Medicines that can cause tinnitus

Many prescription and nonprescription medicines can cause ringing in the ears (tinnitus). Recently starting or increasing the dosage of some medicines increases the chance that tinnitus will occur. The side effects caused by medicines vary from person to person.

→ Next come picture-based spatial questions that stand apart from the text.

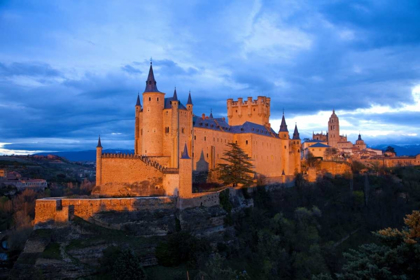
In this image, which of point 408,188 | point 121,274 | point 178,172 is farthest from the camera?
point 408,188

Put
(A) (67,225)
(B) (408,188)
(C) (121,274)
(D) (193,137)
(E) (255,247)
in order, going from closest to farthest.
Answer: (C) (121,274) < (A) (67,225) < (E) (255,247) < (D) (193,137) < (B) (408,188)

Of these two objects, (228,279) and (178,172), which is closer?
(228,279)

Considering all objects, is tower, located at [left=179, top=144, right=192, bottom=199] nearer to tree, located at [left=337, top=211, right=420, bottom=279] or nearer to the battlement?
tree, located at [left=337, top=211, right=420, bottom=279]

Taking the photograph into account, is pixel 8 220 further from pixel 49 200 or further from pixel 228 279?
pixel 228 279

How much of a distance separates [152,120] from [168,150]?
367 centimetres

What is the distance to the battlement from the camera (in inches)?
2383

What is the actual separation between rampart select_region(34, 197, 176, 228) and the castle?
2.44 metres

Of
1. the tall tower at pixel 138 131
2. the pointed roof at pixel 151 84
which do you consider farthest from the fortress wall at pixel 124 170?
the pointed roof at pixel 151 84

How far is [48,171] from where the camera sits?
100062 mm

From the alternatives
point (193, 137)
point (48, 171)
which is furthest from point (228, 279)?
point (48, 171)

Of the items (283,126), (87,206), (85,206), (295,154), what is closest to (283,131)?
(283,126)

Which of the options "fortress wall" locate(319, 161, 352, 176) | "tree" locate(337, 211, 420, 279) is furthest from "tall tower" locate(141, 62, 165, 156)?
"fortress wall" locate(319, 161, 352, 176)

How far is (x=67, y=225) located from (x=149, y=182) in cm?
896

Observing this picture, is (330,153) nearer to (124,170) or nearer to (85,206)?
(124,170)
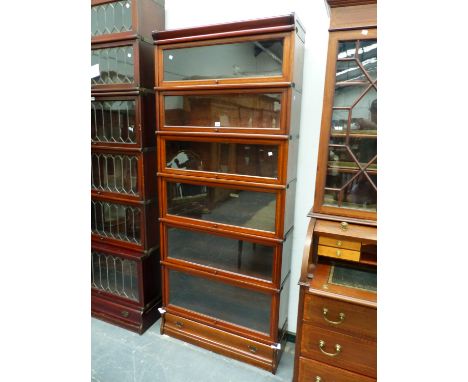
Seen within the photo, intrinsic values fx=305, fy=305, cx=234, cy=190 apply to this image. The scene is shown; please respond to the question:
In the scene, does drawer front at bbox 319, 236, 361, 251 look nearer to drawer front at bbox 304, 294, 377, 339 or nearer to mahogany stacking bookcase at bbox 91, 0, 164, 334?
drawer front at bbox 304, 294, 377, 339

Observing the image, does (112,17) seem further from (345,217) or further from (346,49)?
(345,217)

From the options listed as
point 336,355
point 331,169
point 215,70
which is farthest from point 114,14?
point 336,355

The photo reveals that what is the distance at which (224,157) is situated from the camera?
1.77 m

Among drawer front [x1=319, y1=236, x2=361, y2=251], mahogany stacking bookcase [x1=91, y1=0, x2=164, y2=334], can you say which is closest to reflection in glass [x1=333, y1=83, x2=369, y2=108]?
drawer front [x1=319, y1=236, x2=361, y2=251]

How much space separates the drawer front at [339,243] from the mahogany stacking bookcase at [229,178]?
241mm

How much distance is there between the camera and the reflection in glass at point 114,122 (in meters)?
1.93

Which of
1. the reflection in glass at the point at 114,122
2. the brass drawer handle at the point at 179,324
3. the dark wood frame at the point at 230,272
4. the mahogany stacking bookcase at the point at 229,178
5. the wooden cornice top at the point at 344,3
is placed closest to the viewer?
the wooden cornice top at the point at 344,3

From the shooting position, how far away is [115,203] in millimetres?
2086

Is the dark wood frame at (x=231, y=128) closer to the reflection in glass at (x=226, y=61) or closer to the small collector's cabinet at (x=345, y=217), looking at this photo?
the reflection in glass at (x=226, y=61)

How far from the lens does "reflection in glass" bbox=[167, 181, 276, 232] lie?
170cm

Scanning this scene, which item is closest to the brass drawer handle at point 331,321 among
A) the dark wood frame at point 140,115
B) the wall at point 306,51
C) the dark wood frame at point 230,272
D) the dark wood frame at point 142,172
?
the dark wood frame at point 230,272

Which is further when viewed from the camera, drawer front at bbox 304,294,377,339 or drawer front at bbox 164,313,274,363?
drawer front at bbox 164,313,274,363
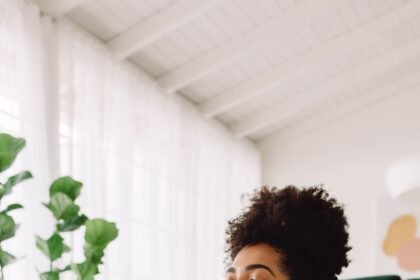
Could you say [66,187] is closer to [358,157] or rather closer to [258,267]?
[258,267]

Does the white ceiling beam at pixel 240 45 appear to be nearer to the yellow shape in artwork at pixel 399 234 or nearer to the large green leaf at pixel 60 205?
the yellow shape in artwork at pixel 399 234

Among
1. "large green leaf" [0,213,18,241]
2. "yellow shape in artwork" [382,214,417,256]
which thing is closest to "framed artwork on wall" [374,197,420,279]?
"yellow shape in artwork" [382,214,417,256]

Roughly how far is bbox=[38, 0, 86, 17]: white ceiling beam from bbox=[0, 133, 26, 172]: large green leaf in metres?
2.43

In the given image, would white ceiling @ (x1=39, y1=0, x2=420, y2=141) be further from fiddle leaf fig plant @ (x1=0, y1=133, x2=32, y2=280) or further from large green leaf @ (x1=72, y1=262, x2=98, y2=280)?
large green leaf @ (x1=72, y1=262, x2=98, y2=280)

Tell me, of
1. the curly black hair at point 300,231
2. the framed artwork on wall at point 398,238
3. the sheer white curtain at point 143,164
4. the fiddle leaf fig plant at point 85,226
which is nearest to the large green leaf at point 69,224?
the fiddle leaf fig plant at point 85,226

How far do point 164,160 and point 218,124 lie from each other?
971 mm

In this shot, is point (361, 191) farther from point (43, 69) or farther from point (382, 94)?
point (43, 69)

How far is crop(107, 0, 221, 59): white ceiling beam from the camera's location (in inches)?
156

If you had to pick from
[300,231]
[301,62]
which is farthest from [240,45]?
[300,231]

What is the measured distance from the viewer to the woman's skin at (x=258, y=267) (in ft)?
3.84

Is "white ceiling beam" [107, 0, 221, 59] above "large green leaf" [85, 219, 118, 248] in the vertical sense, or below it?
above

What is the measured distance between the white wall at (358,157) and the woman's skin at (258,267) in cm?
444

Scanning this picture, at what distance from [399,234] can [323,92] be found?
1.14 meters

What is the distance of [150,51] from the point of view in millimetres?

Medicines that commonly cause tinnitus or make tinnitus worse include:

  • Antibiotics, such as gentamicin, neomycin, and streptomycin.
  • Antidepressant medicines, such as amitriptyline and nortriptyline (for example, Pamelor).
  • Anti-inflammatory medicines, such as aspirin, ibuprofen, and naproxen.
  • Birth control pills (oral contraceptives).
  • Blood pressure medicine, such as captopril (Capoten) and ramipril (Altace)
  • Heart medicines, such as nifedipine, quinidine (for example, Quinaglute), propranolol (for example, Inderal), and verapamil.
  • Local anesthetic agents, such as bupivacaine, lidocaine, and procaine.
  • Medicines used to treat cancer, such as cisplatin or taxol.
  • Medicine used to treat Parkinson's disease, such as levodopa.
  • Radiation therapy to the head or neck.
  • Vitamins or mineral supplements, such as niacin or vitamin A.
  • Water pills (diuretics), such as bumetanide (Bumex) and furosemide (Lasix).